The festival area also houses the Yoyogi National Gymnasium, famous for its suspension roof design and Second Gymnasium. Both played a role in the 1964 Olympics and are expected to do so again for the 2020 Olympics, hosting the handball games.
Food and beverage stands are available throughout the park, providing souvenirs, sports equipment, beer, and other refreshments. There is a bicycle rental shop within the park, on the northwest side. It is open from 9 am to 4 pm, and rentals range from 100 to 210 yen per hour.
If you’re traveling with your furry family members, a fenced-in dog park is also available. Remnants of the Olympic village can be viewed, as well as a bird sanctuary. Near the Olympic housing is a “Sample Garden,” created from the seeds brought by the Olympians. A concrete walking path meanders through the grass areas of the park. A car park is available for those who wish to drive to the park.
- Admission fee: There is no entrance fee to use the park.
- Opening hours: Opening hours are 24/7.
Things to do in Yoyogi Park
Yoyogi Park offers endless opportunities for fun of all kinds. Ride a bike, go for a jog or stroll, fly a kite, toss a frisbee, play a game, or have an outdoor meal. If you enjoy the augmented reality game Pokémon Go!, you can look for rare Pokémon near the park’s fountains.
There are several dedicated cycling trails that do not allow pedestrians. One area is designated for children on bicycles.
Alternatively, you can just look around you and see what is taking place on that day. You might observe bubble-making performances, DJs spinning the latest tunes, dance troupes, theater actors, martial artists, jugglers, or live musicians. Performances may take place at the event stage or throughout the park. The entire forested area of the park can be viewed from an observation deck.
If visiting in spring, you can view the park’s cherry trees in bloom. If in fall, check out the vibrantly colored ginkgo tree grove.
Meiji Jingu Shrine
Meiji Jingu Shrine can easily be reached by crossing the bridge from Harajuku Station to the park. The shrine was established in 1920 and honors Emperor Meiji, who ruled until his death in 1912.
The shrine grounds consist of about a square kilometer of inner and outer gardens. The shrine itself is located within the inner gardens. During World War II, the main shrine building was destroyed by bombing. The current building replaced it in 1958.

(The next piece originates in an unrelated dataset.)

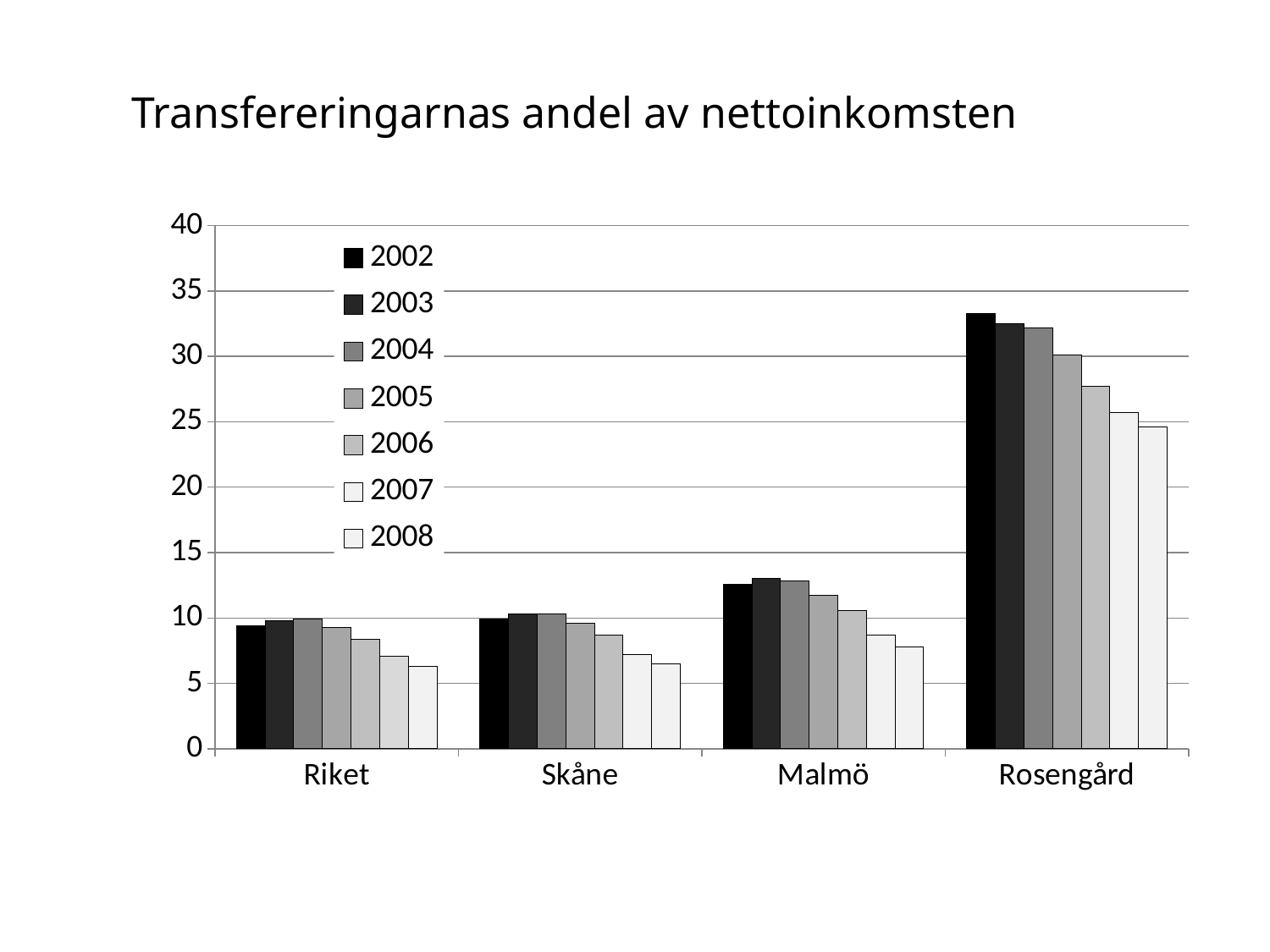
How many series does the legend list? 7 What is the title of the chart? Transfereringarnas andel av nettoinkomsten For Rosengård, which year has the lowest value? 2008 How many categories are shown on the x axis? 4 Is the value for Rosengård in 2002 greater or less than 30? greater Is the value for Rosengård in 2008 greater or less than 20? greater Is the value for Malmö in 2008 greater or less than 10? less Which category has the highest values in the chart? Rosengård Do the values for Rosengård rise or fall from 2002 to 2008? fall Which is larger, the 2002 value for Malmö or the 2002 value for Riket? Malmö For Rosengård, which year has the highest value? 2002 What kind of chart is shown on the slide? bar chart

The shrine building complex includes a restaurant, food court, museum, and souvenir shop. Hours vary throughout the year, but the shrine is generally open between 6 am and 4 pm, and the admission is also free. You can expect to spend one to two hours exploring Meiji Jingu.
Events in Yoyogi Park
What types of events can you expect to experience in Yoyogi Park? On Sunday afternoons, for example, the Tokyo Rockabilly Club takes over the plaza near the park’s entrance. They demonstrate 1950s American Hollywood culture through their clothing, rock and roll and country music, and dance performances.
International events allow a glimpse of other cultures. The popular Thai Festival takes place several times per year, featuring Thai food and music. In April each year, there is a Cambodian festival, and Jamaican and Okinawan festivals in May. July sees a Brazilian Day and an Indonesian Festival, and a Latin American and Caribbean Festival in August. Sri Lankan, Indian, and Vietnamese festivals are held in September.
Cinco de Mayo, St. Patrick’s Day, Outdoor Day, Earth Day, and many others are also celebrated at the park. Music festivals, flea markets, and food festivals are common. Almost every weekend, some event is booked at Yoyogi Park!